But there is a paradox here, and one that applies to universities in all Western national contexts.  The academic respectability of Marxism does not necessarily correspond with an upsurge of Marxism in the wider society.  In the North American case, the opposite state of affairs prevails.  It seems that intellectual development and receptiveness to Marxism in universities is possible at the same time as the subject is hardly mentioned in society at large.  If I am right about this, what seems to be the explanation?

The explanation which I will attempt to give will hopefully shed light upon the distinction suggested by the title of this essay.  But first I must digress both historically and theoretically.  One of the most salient features about the works of Marx and Engels is the fact that they were produced in a century which was dominated by and suffused with positivism.  Although Marx and Engels were quite critical of the cruder versions of positivism (what they called mechanical materialism) promulgated by the liberal optimism of the age, certain unquestioned assumptions about science were simply part of the intellectual atmosphere of the time.  For example, Marx conceived of his analysis of capitalism as the uncovering of the “laws of motion” for that kind of society.  Inherent in scientific “law” is the idea of human history as a determined process with primitive communism at its beginnings and classnessness with industrialization as its inevitable result.  And while this latter idea is never stated so baldly in their works, there are enough examples there to lead others to easily interpret things in this way.
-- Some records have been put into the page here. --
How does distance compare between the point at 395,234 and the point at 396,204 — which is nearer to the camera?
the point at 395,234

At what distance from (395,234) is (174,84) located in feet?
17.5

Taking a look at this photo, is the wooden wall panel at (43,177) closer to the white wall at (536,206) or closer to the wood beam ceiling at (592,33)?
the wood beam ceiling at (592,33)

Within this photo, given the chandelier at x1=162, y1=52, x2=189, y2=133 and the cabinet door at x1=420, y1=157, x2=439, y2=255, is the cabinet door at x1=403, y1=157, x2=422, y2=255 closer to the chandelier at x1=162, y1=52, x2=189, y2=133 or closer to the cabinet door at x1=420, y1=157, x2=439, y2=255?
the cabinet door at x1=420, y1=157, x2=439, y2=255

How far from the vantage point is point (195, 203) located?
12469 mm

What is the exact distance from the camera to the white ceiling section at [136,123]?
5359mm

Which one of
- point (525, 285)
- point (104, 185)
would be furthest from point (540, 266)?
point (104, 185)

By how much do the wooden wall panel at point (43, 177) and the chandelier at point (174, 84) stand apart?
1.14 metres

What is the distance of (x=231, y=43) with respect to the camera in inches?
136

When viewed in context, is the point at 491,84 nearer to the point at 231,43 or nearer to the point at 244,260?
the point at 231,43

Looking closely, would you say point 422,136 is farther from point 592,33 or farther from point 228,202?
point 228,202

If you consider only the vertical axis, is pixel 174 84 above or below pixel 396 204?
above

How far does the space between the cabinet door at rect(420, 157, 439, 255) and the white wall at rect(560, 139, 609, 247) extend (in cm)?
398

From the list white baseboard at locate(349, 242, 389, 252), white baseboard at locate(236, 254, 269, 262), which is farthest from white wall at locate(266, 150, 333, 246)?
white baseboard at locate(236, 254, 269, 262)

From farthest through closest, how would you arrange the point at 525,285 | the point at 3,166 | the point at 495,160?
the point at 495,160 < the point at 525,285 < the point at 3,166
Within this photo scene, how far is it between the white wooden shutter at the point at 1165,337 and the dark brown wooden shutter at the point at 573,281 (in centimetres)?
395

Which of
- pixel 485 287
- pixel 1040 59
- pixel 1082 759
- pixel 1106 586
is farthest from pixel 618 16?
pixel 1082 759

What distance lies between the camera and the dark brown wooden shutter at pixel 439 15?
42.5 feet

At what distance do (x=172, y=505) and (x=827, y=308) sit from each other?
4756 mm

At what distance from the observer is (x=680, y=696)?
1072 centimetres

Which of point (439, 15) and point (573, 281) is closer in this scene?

Much of the falsification of Marxism by future “Marxism” is rooted in positivist assumptions.  If the contradictions of capitalism are maturing by their own inherent logic, and if the growing industrial working class produced by capitalism is slowly but surely coming to revolutionary consciousness in this process, then socialism appears to be an inevitable result of these laws of motion.  And if bourgeois democracy, however tarnished, is the highest political form reached in history, then the utilization of this democracy will be the vehicle for the easy transition to the next highest form of society.

I am not asserting by these remarks that Marx and Engels were full-fledged positivists.  Their numerous discussions of the importance of dialectical method and a deep sense of contradictions, disruption, and uneven change in history indicate quite the opposite.  And their awareness of the onesidedness of so much of nineteenth-century thought shows how very much they were ahead of their time.  That Marx was clearly aware of the dangers of positivism is demonstrated in his Critique of the Gotha Program and in his claim, when facing reformist Marxism toward the end of his life, that he was not a Marxist.

Perhaps the clearest demonstration of the presence of positivism in nineteenth-century Marxist thought is illustrated in the most significant development of Marxism in the 20th century, the work of Vladimir Lenin.  One of Lenin’s most singular contributions to Marxism is his critique of positivism, especially in its already consummated form in revisionism.  And although Lenin did make contributions to the political economy of Marxism in his works on capitalist development in Russia and on imperialism in a monopoly capitalist world, his greatest development of Marxism is in the area of political theory.

Let us remember that Lenin began his political work in a small group among many and varied other small groups in backward Russia.  Europe, especially Germany, was the growing bastion of proletarian thought and action.  Not only did Germany possess the material force of large industrial unions, Marxist political parties, newspapers, and publishing houses (more or less in the open in bourgeois democracies).  It also possessed the intellectual force of the nineteenth-century Marxist position that advanced and growing capitalism is the one and only harbinger of socialism.  This latter idea was so strong and so cogent that it was never fully confronted by Lenin right to the end of his life.  It is significant in this context that the leader of German social democracy (all of Marxism was called social democracy until the First World War) was Karl Kautsky and that Kautsky had been bequeathed the intellectual legacy of Marx and Engels.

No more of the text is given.